Indian Pediatrics 2003; 40:150-154 

Neurological Complications of Rabies Vaccines


Milind S. Tullu, Sean Rodrigues, Mamta N. Muranjan, Sandeep B. Bavdekar, Jaishree R. Kamat and Priya R. Hira*

From the Departments of Pediatrics and Radiology*, Seth G.S. Medical College and KEM Hospital, Parel, Mumbai 400 012, Maharashtra, India.

Correspondence to: Dr. Milind S. Tullu, "Sankalp Siddhi", Block No.1, Ground Floor, Kher Nagar, Bandra (East), Mumbai 400 051, Maharashtra, India.
E-mail: [email protected]

Manuscript received: March 21, 2002; Initial review completed: August 9, 2002;
Revision accepted: October 4, 2002.

The rabies vaccines containing neural elements are used in some countries including India. We report three cases that presented with various neurological complications following the use of these vaccines. The presenting manifestations included those of encephalitis, radiculitis and acute inflammatory demyelinating polyradiculoneuropathy. These neurological complications are highlighted so that scientific evidence compels the community to discontinue the use of the neural tissue rabies vaccines. Newer generation cell culture rabies vaccines should be preferred over the neural tissue rabies vaccines for post-exposure prophylaxis.

Key words: Demyelination, Encephalomyelitis.
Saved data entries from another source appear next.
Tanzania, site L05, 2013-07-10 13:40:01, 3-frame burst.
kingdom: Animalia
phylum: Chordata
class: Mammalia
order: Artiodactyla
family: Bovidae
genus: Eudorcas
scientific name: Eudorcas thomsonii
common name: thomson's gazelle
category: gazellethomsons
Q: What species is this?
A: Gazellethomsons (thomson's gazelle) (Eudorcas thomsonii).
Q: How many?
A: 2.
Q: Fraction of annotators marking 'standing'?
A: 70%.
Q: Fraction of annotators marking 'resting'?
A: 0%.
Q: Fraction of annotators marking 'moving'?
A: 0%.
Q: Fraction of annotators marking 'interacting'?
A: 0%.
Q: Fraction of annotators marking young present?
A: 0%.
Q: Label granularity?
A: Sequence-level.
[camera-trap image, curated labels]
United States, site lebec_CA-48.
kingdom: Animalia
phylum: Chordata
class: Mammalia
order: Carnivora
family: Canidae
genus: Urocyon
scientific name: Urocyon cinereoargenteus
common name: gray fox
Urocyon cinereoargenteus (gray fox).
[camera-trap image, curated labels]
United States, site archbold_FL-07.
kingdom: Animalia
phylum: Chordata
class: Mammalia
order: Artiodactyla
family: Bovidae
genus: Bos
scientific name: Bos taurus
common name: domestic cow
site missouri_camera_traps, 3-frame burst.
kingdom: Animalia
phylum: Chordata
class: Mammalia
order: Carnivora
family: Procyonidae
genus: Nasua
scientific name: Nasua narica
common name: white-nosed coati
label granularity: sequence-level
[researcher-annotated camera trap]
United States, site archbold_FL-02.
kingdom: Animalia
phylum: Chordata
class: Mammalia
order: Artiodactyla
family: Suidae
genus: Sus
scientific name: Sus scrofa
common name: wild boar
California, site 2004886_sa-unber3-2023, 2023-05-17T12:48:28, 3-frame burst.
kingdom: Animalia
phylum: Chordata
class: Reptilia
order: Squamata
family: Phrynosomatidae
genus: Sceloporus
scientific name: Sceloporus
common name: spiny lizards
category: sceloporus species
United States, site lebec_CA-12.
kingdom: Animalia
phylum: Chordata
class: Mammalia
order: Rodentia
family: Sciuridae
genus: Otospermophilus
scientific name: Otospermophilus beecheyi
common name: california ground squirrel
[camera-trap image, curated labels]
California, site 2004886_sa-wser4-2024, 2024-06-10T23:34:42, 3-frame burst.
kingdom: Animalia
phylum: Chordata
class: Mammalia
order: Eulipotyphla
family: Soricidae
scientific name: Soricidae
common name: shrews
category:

Rabies vaccines containing neural elements of lower animals are associated with neurological complications like encephalitis, encephalomyelitis, myeloradiculitis and polyradiculitis(1-4). These neural vaccines are still used in many countries including India(1,2). There is a paucity of Indian literature on the adverse neurological effects of the rabies vaccines including the sheep brain vaccine. It is essential that these are highlighted so that scientific evidence compels the community to discontinue the use of these animal brain vaccines, to promote the use of safer rabies vaccines and to take appropriate measures to control the menace of animal bites. We report three cases who presented to us in years 2000-2001 with varied neurological complications caused by the neural tissue containing rabies vaccines.

Case Reports

Case 1: A 2˝-year-old boy presented with high-grade fever, irritability and altered sensorium for two days. The child had received one dose of beta propiolactone inactivated neural rabies vaccine and four doses of chick embryo cell culture vaccine (following an unprovoked dog bite on the dorsum of the right hand) 3 weeks ago. The patient had history of multiple seizures, poor feeding, unsteadiness of gait and irrelevant speech.

On examination, the child was febrile. His vital parameters were normal. Ataxia was the only abnormal neurological finding in addition to drowsiness. The CT-scan of the brain showed evidence of diffuse cerebral edema. The examination of the cerebrospinal fluid (CSF) demonstrated 11 polymorphs, 9 lymphocytes and 4 erythro-cytes with normal concentrations of protein (42 mg/dL) and sugar (55 mg/dL with the simultaneous blood sugar level of 92 mg/dL). Treatment to decrease cerebral edema (mannitol) was instituted. Over the next five days, his senso-rium worsened and the patient developed hyperventilation, hypertonia, brisk reflexes, extensor plantar responses and quadriparesis. In view of the clinical deterioration, MRI of the brain was performed which revealed altered signals in the parasagittal area and pons suggesting demyelination (Fig. 1). The child was treated with intravenous fluids, intravenous methyl prednisolone for 5 days, antibiotics and physiotherapy. The child did not have any improvement in sensorium or neurological signs. Three weeks later he was discharged from the hospital but with residual quadriparesis and intellectual deterioration.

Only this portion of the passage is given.